Inbound ACLs are applied from left to right in the following order:
Source Zone → Source Adaptor → Destination Adaptor → Domain → DomainProperty → DR
Operational ACLs
...
PROBABLY WANT TO REMOVE MOST OF THE FOLLOWING - Illustration is for devs but should be modified
ACL and Governance Example
The image below represents an example of MDM domain-related permissions and operational, outbound, and inbound ACLs (traveling left to right). Additional text below the image describes the process in addition to the embedded in-image text.
- On the diagram's left side is a source zone’s single Source Adaptor (abcd-1234) that sends data changes (data records) in its domain(s) to the router.
- Note: A zone can have many adaptors.
- The data records sent from the source adaptor to the router have Operational ACL applied to them. Operational ACL limits which data operations are allowed from the source zone’s adaptor(s) and adaptor domain(s) and are defined by the zone's DGS.

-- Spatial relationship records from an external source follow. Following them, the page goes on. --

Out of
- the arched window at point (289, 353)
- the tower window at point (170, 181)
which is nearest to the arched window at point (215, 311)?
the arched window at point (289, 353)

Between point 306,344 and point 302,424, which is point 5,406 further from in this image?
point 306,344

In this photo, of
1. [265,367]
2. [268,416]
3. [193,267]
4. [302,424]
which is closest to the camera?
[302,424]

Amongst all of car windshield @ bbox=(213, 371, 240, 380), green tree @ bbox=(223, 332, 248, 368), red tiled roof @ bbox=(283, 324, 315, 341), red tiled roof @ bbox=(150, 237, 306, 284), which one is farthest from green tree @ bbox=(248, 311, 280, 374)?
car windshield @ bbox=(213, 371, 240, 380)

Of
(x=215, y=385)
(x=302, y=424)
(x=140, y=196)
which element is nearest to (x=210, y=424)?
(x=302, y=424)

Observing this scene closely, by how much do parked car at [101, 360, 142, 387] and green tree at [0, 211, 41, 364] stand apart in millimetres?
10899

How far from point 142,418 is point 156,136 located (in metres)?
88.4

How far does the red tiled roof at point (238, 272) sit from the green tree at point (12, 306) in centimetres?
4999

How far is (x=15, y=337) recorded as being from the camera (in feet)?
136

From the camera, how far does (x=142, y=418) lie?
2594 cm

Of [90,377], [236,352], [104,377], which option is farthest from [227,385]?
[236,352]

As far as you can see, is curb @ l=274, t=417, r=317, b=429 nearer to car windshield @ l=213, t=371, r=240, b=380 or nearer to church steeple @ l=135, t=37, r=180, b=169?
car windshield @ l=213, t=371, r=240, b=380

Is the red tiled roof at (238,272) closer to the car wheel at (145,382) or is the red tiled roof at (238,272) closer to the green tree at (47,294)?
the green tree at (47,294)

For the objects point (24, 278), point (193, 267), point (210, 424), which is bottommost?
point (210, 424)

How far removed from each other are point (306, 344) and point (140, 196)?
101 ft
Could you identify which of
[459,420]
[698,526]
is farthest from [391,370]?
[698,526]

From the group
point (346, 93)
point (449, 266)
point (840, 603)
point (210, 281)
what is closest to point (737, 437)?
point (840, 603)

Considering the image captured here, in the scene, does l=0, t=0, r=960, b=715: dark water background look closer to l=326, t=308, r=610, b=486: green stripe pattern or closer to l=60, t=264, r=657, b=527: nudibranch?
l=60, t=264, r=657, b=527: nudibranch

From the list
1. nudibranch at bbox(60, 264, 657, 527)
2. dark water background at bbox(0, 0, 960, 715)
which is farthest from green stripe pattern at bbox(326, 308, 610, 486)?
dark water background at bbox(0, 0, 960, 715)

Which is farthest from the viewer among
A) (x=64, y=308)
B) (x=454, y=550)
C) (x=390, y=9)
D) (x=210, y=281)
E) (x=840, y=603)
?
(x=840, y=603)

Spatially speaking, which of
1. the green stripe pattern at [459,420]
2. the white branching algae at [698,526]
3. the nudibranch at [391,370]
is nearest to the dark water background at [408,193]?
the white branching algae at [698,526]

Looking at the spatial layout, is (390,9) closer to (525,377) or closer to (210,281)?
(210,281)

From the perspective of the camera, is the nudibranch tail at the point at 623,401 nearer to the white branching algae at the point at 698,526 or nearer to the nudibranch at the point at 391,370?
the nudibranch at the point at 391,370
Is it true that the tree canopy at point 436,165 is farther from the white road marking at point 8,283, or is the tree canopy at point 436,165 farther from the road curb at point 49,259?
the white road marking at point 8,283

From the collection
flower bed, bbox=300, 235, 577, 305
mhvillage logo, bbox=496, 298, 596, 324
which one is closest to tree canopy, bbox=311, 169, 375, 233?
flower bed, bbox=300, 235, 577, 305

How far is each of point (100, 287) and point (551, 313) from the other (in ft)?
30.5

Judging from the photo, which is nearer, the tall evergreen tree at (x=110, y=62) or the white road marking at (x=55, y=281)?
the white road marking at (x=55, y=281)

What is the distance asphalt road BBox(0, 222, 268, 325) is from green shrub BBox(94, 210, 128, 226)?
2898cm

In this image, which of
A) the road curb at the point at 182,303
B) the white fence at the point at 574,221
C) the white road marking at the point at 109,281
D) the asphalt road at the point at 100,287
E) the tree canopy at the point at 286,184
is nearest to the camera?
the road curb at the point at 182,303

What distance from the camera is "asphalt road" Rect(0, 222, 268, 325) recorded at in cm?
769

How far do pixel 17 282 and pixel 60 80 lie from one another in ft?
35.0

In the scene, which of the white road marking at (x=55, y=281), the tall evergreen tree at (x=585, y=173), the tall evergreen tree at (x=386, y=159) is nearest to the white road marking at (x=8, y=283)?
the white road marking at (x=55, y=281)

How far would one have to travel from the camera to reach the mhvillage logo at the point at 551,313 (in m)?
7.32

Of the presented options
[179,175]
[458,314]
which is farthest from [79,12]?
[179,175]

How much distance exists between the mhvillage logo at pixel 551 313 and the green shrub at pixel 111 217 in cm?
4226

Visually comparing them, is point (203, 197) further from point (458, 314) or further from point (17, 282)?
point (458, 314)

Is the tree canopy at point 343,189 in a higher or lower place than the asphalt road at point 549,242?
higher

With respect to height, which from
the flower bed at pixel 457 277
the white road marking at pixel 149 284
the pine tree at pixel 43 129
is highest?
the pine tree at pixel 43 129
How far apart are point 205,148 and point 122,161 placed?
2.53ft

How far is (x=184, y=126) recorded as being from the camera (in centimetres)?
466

- Next, the data records from the source zone’s domains/adaptors are linked to YOUnite Data Records to avoid data record duplication.
- Note: The data records published by the source adaptor could be updates, deletes, or new records.
- Outbound ACLs then get applied to the source adaptor’s data records. The Outbound ACLs are defined by the source zone’s ZDS and define what data the Zone can send out (i.e .restricting data, or elements of data, of certain domains from flowing out of certain adaptors in the zone to other zones).
- After Outbound ACLs are applied the data records are published to the YOUnite Data Hub and subscribing/desitnation zones and their adaptors (on the diagram's right side) are notified of the updated data.
- Any destination zone that has subscribed to data records from the source zone has Inbound ACLs in place to define which data operations are allowed in the source zone and its adaptor(s). Inbound ACL is defined by the destination zone’s ZDS. Any data or operations that are configured to be ignored are filtered out. The Destination Adaptor (zyxw-9876) in the image above is shown receiving data records and/or operations it has subscribed to, as filtered by its zone’s Inbound ACL.